#### What you need to do:
Each record below should be returned exactly, with its pictures left out.

(Image-text web data)

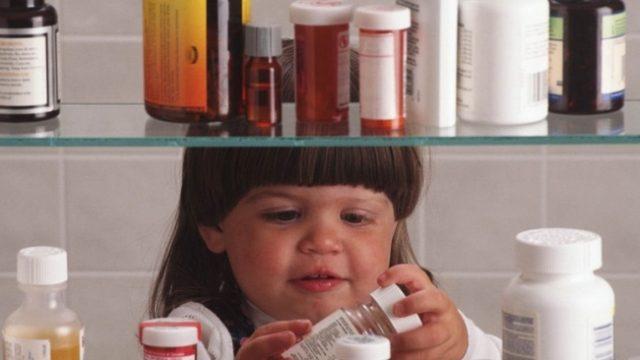 девочка с лекарствами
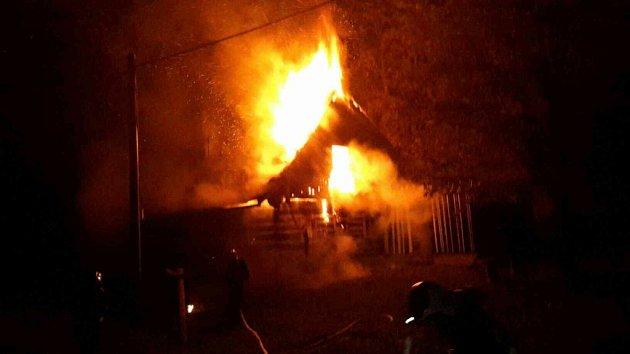 Požár rekreačního objektu vČervené Vodě.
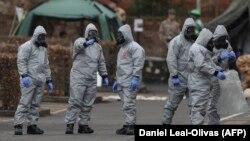 Британські силовики досліджують місце, де були знайдені отруєні Сергій Скрипаль та його дочка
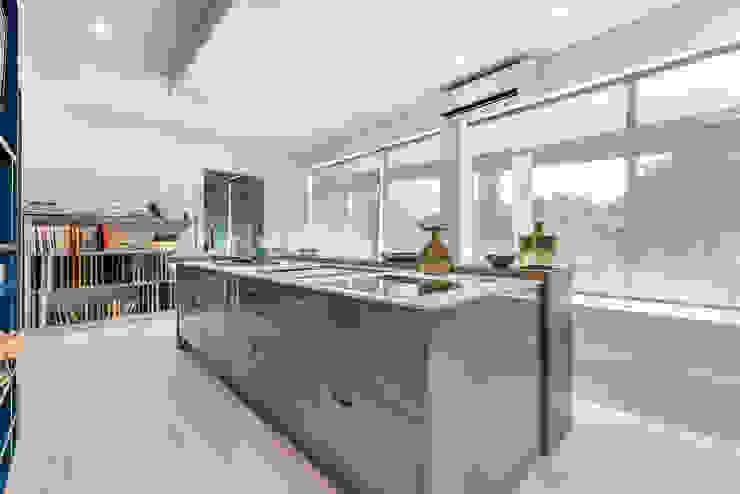 Showroom em Almancil Cozinhas modernas por Arrumos - dedicated woodworking & carpentry Moderno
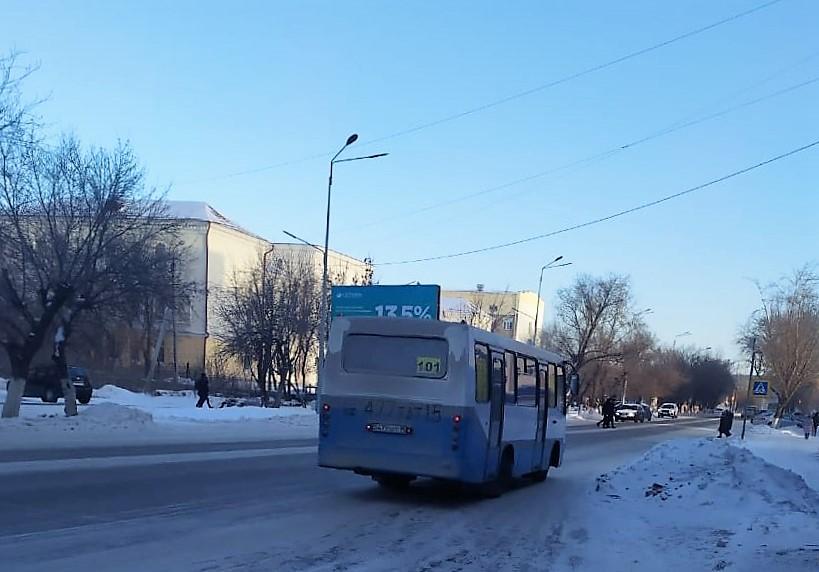 Жители Петропавловска жалуются на холод и скользкий пол  в автобусах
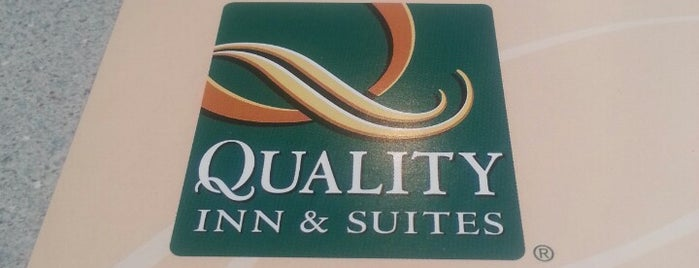 Quality INN & SUITES is one of Locais curtidos por Gabriela.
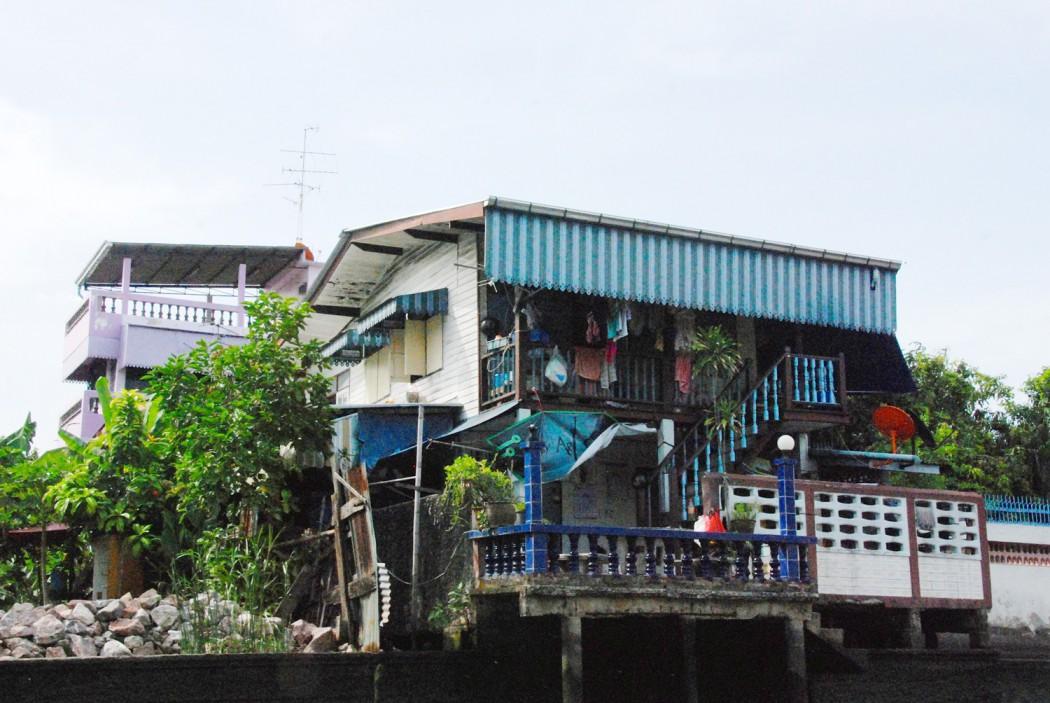 mit dem Fahrrad durch Bangkok blaues haus am Kanal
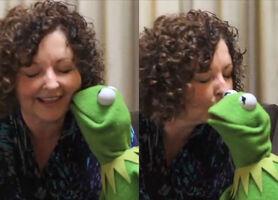 Kiss Linda Barnard Kermit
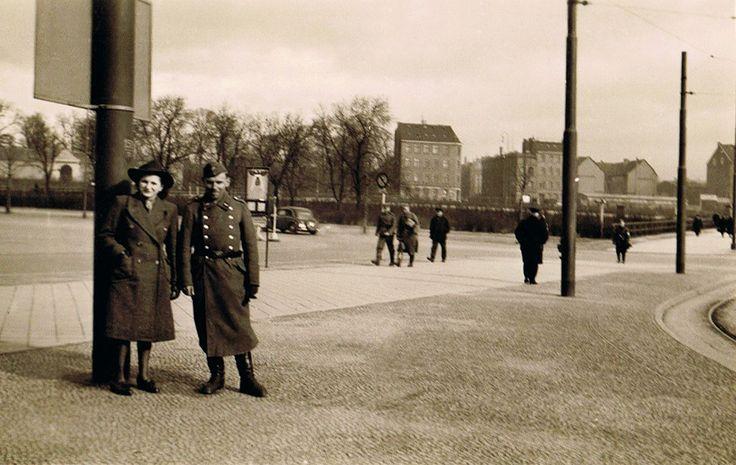 Райхс платц. Слева вдали старые кладбища. Чуть правее центра перекрёс ок Роон штр. с Бургенланд штр.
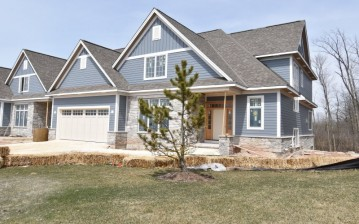11693 N Aster Woods Cir, Mequon, WI 53092-2993
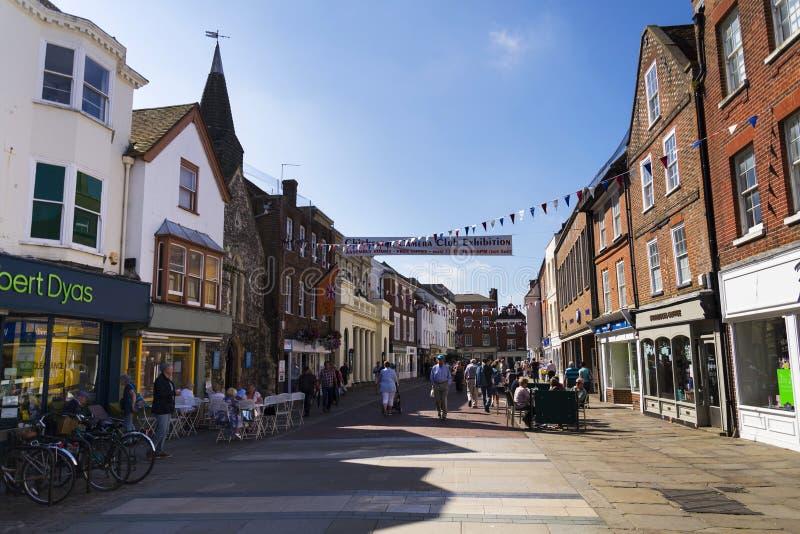 Leute gehen auf Straße am 12. August 2016 in Chichester, Vereinigtes Königreich lizenzfreies stockfoto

#### Task output:
 девочка с лекарствами
 Požár rekreačního objektu vČervené Vodě.
 Британські силовики досліджують місце, де були знайдені отруєні Сергій Скрипаль та його дочка
 Showroom em Almancil Cozinhas modernas por Arrumos - dedicated woodworking & carpentry Moderno
 Жители Петропавловска жалуются на холод и скользкий пол  в автобусах
 Quality INN & SUITES is one of Locais curtidos por Gabriela.
 mit dem Fahrrad durch Bangkok blaues haus am Kanal
 Kiss Linda Barnard Kermit
 Райхс платц. Слева вдали старые кладбища. Чуть правее центра перекрёс ок Роон штр. с Бургенланд штр.
11693 N Aster Woods Cir, Mequon, WI 53092-2993
 Leute gehen auf Straße am 12. August 2016 in Chichester, Vereinigtes Königreich lizenzfreies stockfoto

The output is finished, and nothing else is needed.